--- start of Given passage ---
So if, for example, I have a 300 Hz tone, and I sample it at 1 kHz, I'll end up with a spike at 0.3 cycles/sample on the DFT magnitude plot. This assumes that 0.5 is the Nyquist frequency.

If I then insert a zero between every other sample, it will increase the data rate by a factor of 2. The DFT magnitude plot of the resulting time-series shows spikes at 0.15 and 0.35. The spike at 0.15 corresponds to 300 Hz now, since the Nyquist frequency has been doubled.

In order to get the original signal back, I need to remove the spike at 0.35 using a low-pass filter. To do this, I place the cut-off at 0.25, which corresponds to the Nyquist frequency (500 Hz) of the original data-series. It's also half way between the two peaks. So, in theory, everything within the pass-band is identical to the DFT of the original signal.

0.5/L will always correspond with the Nyquist Frequency of the original signal in DFT of the upsampled signal.

This works as expected in the frequency domain, but the resulting time series is attenuated.
--- end of Given passage ---
--- start of Records ---
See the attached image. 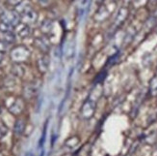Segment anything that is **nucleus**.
I'll return each instance as SVG.
<instances>
[{
  "label": "nucleus",
  "mask_w": 157,
  "mask_h": 156,
  "mask_svg": "<svg viewBox=\"0 0 157 156\" xmlns=\"http://www.w3.org/2000/svg\"><path fill=\"white\" fill-rule=\"evenodd\" d=\"M11 59L13 63H24L30 56L29 50L25 47H16L11 51Z\"/></svg>",
  "instance_id": "f257e3e1"
},
{
  "label": "nucleus",
  "mask_w": 157,
  "mask_h": 156,
  "mask_svg": "<svg viewBox=\"0 0 157 156\" xmlns=\"http://www.w3.org/2000/svg\"><path fill=\"white\" fill-rule=\"evenodd\" d=\"M0 22L8 23L13 27H17L20 23V16L13 10H4L0 14Z\"/></svg>",
  "instance_id": "f03ea898"
},
{
  "label": "nucleus",
  "mask_w": 157,
  "mask_h": 156,
  "mask_svg": "<svg viewBox=\"0 0 157 156\" xmlns=\"http://www.w3.org/2000/svg\"><path fill=\"white\" fill-rule=\"evenodd\" d=\"M97 103L93 99L86 100L80 109V115L83 119H91L95 113Z\"/></svg>",
  "instance_id": "7ed1b4c3"
},
{
  "label": "nucleus",
  "mask_w": 157,
  "mask_h": 156,
  "mask_svg": "<svg viewBox=\"0 0 157 156\" xmlns=\"http://www.w3.org/2000/svg\"><path fill=\"white\" fill-rule=\"evenodd\" d=\"M39 85L37 84L36 81H30V83H27L23 86V96L25 99H31L36 95V93L39 90Z\"/></svg>",
  "instance_id": "20e7f679"
},
{
  "label": "nucleus",
  "mask_w": 157,
  "mask_h": 156,
  "mask_svg": "<svg viewBox=\"0 0 157 156\" xmlns=\"http://www.w3.org/2000/svg\"><path fill=\"white\" fill-rule=\"evenodd\" d=\"M24 108H25L24 101L20 98H17L9 107V112L13 117H18V115L23 112Z\"/></svg>",
  "instance_id": "39448f33"
},
{
  "label": "nucleus",
  "mask_w": 157,
  "mask_h": 156,
  "mask_svg": "<svg viewBox=\"0 0 157 156\" xmlns=\"http://www.w3.org/2000/svg\"><path fill=\"white\" fill-rule=\"evenodd\" d=\"M20 19L22 20L25 24H34L38 20V13L33 8L24 13L23 15L20 16Z\"/></svg>",
  "instance_id": "423d86ee"
},
{
  "label": "nucleus",
  "mask_w": 157,
  "mask_h": 156,
  "mask_svg": "<svg viewBox=\"0 0 157 156\" xmlns=\"http://www.w3.org/2000/svg\"><path fill=\"white\" fill-rule=\"evenodd\" d=\"M26 69L22 63H13L11 66V74L17 79H21L24 77Z\"/></svg>",
  "instance_id": "0eeeda50"
},
{
  "label": "nucleus",
  "mask_w": 157,
  "mask_h": 156,
  "mask_svg": "<svg viewBox=\"0 0 157 156\" xmlns=\"http://www.w3.org/2000/svg\"><path fill=\"white\" fill-rule=\"evenodd\" d=\"M26 129V120L23 118H17L13 124V134L17 137H20L22 136L24 131Z\"/></svg>",
  "instance_id": "6e6552de"
},
{
  "label": "nucleus",
  "mask_w": 157,
  "mask_h": 156,
  "mask_svg": "<svg viewBox=\"0 0 157 156\" xmlns=\"http://www.w3.org/2000/svg\"><path fill=\"white\" fill-rule=\"evenodd\" d=\"M34 45L36 46V47L38 50H40L42 52H48L50 47H49V44L48 42L44 38V37H37L35 40H34Z\"/></svg>",
  "instance_id": "1a4fd4ad"
},
{
  "label": "nucleus",
  "mask_w": 157,
  "mask_h": 156,
  "mask_svg": "<svg viewBox=\"0 0 157 156\" xmlns=\"http://www.w3.org/2000/svg\"><path fill=\"white\" fill-rule=\"evenodd\" d=\"M50 65V59L48 56L46 55H43L40 58H39V60L37 61V67L38 70L42 73L44 74L48 71V68Z\"/></svg>",
  "instance_id": "9d476101"
},
{
  "label": "nucleus",
  "mask_w": 157,
  "mask_h": 156,
  "mask_svg": "<svg viewBox=\"0 0 157 156\" xmlns=\"http://www.w3.org/2000/svg\"><path fill=\"white\" fill-rule=\"evenodd\" d=\"M17 27V35L21 39H25L28 36H30L31 28H30V26L28 24L19 23Z\"/></svg>",
  "instance_id": "9b49d317"
},
{
  "label": "nucleus",
  "mask_w": 157,
  "mask_h": 156,
  "mask_svg": "<svg viewBox=\"0 0 157 156\" xmlns=\"http://www.w3.org/2000/svg\"><path fill=\"white\" fill-rule=\"evenodd\" d=\"M30 9H32V4L30 2V0H22V2L16 7V12L19 16H21Z\"/></svg>",
  "instance_id": "f8f14e48"
},
{
  "label": "nucleus",
  "mask_w": 157,
  "mask_h": 156,
  "mask_svg": "<svg viewBox=\"0 0 157 156\" xmlns=\"http://www.w3.org/2000/svg\"><path fill=\"white\" fill-rule=\"evenodd\" d=\"M0 40L12 45L16 42V35L13 31L12 32H0Z\"/></svg>",
  "instance_id": "ddd939ff"
},
{
  "label": "nucleus",
  "mask_w": 157,
  "mask_h": 156,
  "mask_svg": "<svg viewBox=\"0 0 157 156\" xmlns=\"http://www.w3.org/2000/svg\"><path fill=\"white\" fill-rule=\"evenodd\" d=\"M40 31L44 34L50 33L53 28V22L49 18H45L43 20L42 23H40Z\"/></svg>",
  "instance_id": "4468645a"
},
{
  "label": "nucleus",
  "mask_w": 157,
  "mask_h": 156,
  "mask_svg": "<svg viewBox=\"0 0 157 156\" xmlns=\"http://www.w3.org/2000/svg\"><path fill=\"white\" fill-rule=\"evenodd\" d=\"M127 16H128V10L126 8H121L118 13L117 18H116V23L118 25L121 24L126 19Z\"/></svg>",
  "instance_id": "2eb2a0df"
},
{
  "label": "nucleus",
  "mask_w": 157,
  "mask_h": 156,
  "mask_svg": "<svg viewBox=\"0 0 157 156\" xmlns=\"http://www.w3.org/2000/svg\"><path fill=\"white\" fill-rule=\"evenodd\" d=\"M79 142H80V139L77 137V136H72V137L66 140L65 146H67L69 148H74V147H76L78 146Z\"/></svg>",
  "instance_id": "dca6fc26"
},
{
  "label": "nucleus",
  "mask_w": 157,
  "mask_h": 156,
  "mask_svg": "<svg viewBox=\"0 0 157 156\" xmlns=\"http://www.w3.org/2000/svg\"><path fill=\"white\" fill-rule=\"evenodd\" d=\"M109 15V11L107 10V8L105 6H101L98 12H97V15H95V18L101 20V19H104L105 18H107V16Z\"/></svg>",
  "instance_id": "f3484780"
},
{
  "label": "nucleus",
  "mask_w": 157,
  "mask_h": 156,
  "mask_svg": "<svg viewBox=\"0 0 157 156\" xmlns=\"http://www.w3.org/2000/svg\"><path fill=\"white\" fill-rule=\"evenodd\" d=\"M17 81H16V77H13V75L9 77H6L3 80V84L5 87H13L16 85Z\"/></svg>",
  "instance_id": "a211bd4d"
},
{
  "label": "nucleus",
  "mask_w": 157,
  "mask_h": 156,
  "mask_svg": "<svg viewBox=\"0 0 157 156\" xmlns=\"http://www.w3.org/2000/svg\"><path fill=\"white\" fill-rule=\"evenodd\" d=\"M8 132H9V128L3 122H0V139H3L4 137H6L8 135Z\"/></svg>",
  "instance_id": "6ab92c4d"
},
{
  "label": "nucleus",
  "mask_w": 157,
  "mask_h": 156,
  "mask_svg": "<svg viewBox=\"0 0 157 156\" xmlns=\"http://www.w3.org/2000/svg\"><path fill=\"white\" fill-rule=\"evenodd\" d=\"M151 93L152 95H157V76L151 80Z\"/></svg>",
  "instance_id": "aec40b11"
},
{
  "label": "nucleus",
  "mask_w": 157,
  "mask_h": 156,
  "mask_svg": "<svg viewBox=\"0 0 157 156\" xmlns=\"http://www.w3.org/2000/svg\"><path fill=\"white\" fill-rule=\"evenodd\" d=\"M13 27L8 23L0 22V32H12Z\"/></svg>",
  "instance_id": "412c9836"
},
{
  "label": "nucleus",
  "mask_w": 157,
  "mask_h": 156,
  "mask_svg": "<svg viewBox=\"0 0 157 156\" xmlns=\"http://www.w3.org/2000/svg\"><path fill=\"white\" fill-rule=\"evenodd\" d=\"M46 129H47V121L44 123V131H43V135H42V138L40 140V142H39V147L40 148L44 144V140H45V136H46Z\"/></svg>",
  "instance_id": "4be33fe9"
},
{
  "label": "nucleus",
  "mask_w": 157,
  "mask_h": 156,
  "mask_svg": "<svg viewBox=\"0 0 157 156\" xmlns=\"http://www.w3.org/2000/svg\"><path fill=\"white\" fill-rule=\"evenodd\" d=\"M10 44H8V43H6V42H4V41H1L0 40V51L1 52H6L7 51L9 50V47H10Z\"/></svg>",
  "instance_id": "5701e85b"
},
{
  "label": "nucleus",
  "mask_w": 157,
  "mask_h": 156,
  "mask_svg": "<svg viewBox=\"0 0 157 156\" xmlns=\"http://www.w3.org/2000/svg\"><path fill=\"white\" fill-rule=\"evenodd\" d=\"M7 4L11 7H17V5H19L20 3L22 2V0H6Z\"/></svg>",
  "instance_id": "b1692460"
},
{
  "label": "nucleus",
  "mask_w": 157,
  "mask_h": 156,
  "mask_svg": "<svg viewBox=\"0 0 157 156\" xmlns=\"http://www.w3.org/2000/svg\"><path fill=\"white\" fill-rule=\"evenodd\" d=\"M52 0H38V3L40 4V6L44 7V8H46L51 4Z\"/></svg>",
  "instance_id": "393cba45"
},
{
  "label": "nucleus",
  "mask_w": 157,
  "mask_h": 156,
  "mask_svg": "<svg viewBox=\"0 0 157 156\" xmlns=\"http://www.w3.org/2000/svg\"><path fill=\"white\" fill-rule=\"evenodd\" d=\"M4 58H5V55H4V52H1L0 51V66L2 65L3 61H4Z\"/></svg>",
  "instance_id": "a878e982"
},
{
  "label": "nucleus",
  "mask_w": 157,
  "mask_h": 156,
  "mask_svg": "<svg viewBox=\"0 0 157 156\" xmlns=\"http://www.w3.org/2000/svg\"><path fill=\"white\" fill-rule=\"evenodd\" d=\"M2 113V108H1V105H0V113Z\"/></svg>",
  "instance_id": "bb28decb"
},
{
  "label": "nucleus",
  "mask_w": 157,
  "mask_h": 156,
  "mask_svg": "<svg viewBox=\"0 0 157 156\" xmlns=\"http://www.w3.org/2000/svg\"><path fill=\"white\" fill-rule=\"evenodd\" d=\"M40 156H44V151H43V152H42V154H40Z\"/></svg>",
  "instance_id": "cd10ccee"
}]
</instances>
--- end of Records ---
## Goal of the exercise
Repeat the passage on upsampling word for word, everything from "If I then insert" down to "series is attenuated.".

## Answer to the task
If I then insert a zero between every other sample, it will increase the data rate by a factor of 2. The DFT magnitude plot of the resulting time-series shows spikes at 0.15 and 0.35. The spike at 0.15 corresponds to 300 Hz now, since the Nyquist frequency has been doubled.

In order to get the original signal back, I need to remove the spike at 0.35 using a low-pass filter. To do this, I place the cut-off at 0.25, which corresponds to the Nyquist frequency (500 Hz) of the original data-series. It's also half way between the two peaks. So, in theory, everything within the pass-band is identical to the DFT of the original signal.

0.5/L will always correspond with the Nyquist Frequency of the original signal in DFT of the upsampled signal.

This works as expected in the frequency domain, but the resulting time series is attenuated.